> **Data to use**:
————

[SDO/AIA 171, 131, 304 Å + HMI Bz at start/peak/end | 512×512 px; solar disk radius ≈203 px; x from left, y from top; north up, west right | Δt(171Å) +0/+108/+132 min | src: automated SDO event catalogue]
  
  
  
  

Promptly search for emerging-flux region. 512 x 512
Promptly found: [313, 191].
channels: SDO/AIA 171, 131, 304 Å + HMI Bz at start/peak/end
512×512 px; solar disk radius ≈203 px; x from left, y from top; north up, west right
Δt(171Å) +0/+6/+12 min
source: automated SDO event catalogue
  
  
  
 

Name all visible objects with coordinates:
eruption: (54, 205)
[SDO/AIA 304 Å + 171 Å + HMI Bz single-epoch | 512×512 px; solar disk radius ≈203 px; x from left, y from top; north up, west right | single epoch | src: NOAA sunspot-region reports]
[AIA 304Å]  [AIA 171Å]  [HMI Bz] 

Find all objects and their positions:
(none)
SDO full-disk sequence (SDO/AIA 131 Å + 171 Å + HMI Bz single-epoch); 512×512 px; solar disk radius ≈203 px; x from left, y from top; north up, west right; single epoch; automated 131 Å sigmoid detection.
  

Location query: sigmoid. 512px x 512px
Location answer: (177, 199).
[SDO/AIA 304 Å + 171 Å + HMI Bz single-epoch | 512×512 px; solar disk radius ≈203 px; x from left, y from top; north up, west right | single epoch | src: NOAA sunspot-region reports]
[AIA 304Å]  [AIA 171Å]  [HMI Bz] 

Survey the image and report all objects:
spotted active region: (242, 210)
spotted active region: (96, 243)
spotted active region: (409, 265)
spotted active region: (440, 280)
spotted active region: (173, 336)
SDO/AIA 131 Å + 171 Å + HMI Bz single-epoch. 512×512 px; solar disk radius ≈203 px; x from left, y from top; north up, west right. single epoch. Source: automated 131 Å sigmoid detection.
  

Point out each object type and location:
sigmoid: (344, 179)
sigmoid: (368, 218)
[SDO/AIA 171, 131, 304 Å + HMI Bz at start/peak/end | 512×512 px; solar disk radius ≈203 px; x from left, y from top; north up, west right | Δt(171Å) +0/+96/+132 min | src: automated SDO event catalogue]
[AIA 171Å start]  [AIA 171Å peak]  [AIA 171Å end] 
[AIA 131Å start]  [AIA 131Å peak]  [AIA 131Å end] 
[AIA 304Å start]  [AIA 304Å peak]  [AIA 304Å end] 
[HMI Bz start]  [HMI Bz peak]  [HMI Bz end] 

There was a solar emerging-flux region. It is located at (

————

Reproduce verbatim the lines of the data above, from the line containing "SDO/AIA 131 Å + 171 Å + HMI Bz single-epoch." through the final line of the data, both included.

> **The output**:
SDO/AIA 131 Å + 171 Å + HMI Bz single-epoch. 512×512 px; solar disk radius ≈203 px; x from left, y from top; north up, west right. single epoch. Source: automated 131 Å sigmoid detection.
  

Point out each object type and location:
sigmoid: (344, 179)
sigmoid: (368, 218)
[SDO/AIA 171, 131, 304 Å + HMI Bz at start/peak/end | 512×512 px; solar disk radius ≈203 px; x from left, y from top; north up, west right | Δt(171Å) +0/+96/+132 min | src: automated SDO event catalogue]
[AIA 171Å start]  [AIA 171Å peak]  [AIA 171Å end] 
[AIA 131Å start]  [AIA 131Å peak]  [AIA 131Å end] 
[AIA 304Å start]  [AIA 304Å peak]  [AIA 304Å end] 
[HMI Bz start]  [HMI Bz peak]  [HMI Bz end] 

There was a solar emerging-flux region. It is located at (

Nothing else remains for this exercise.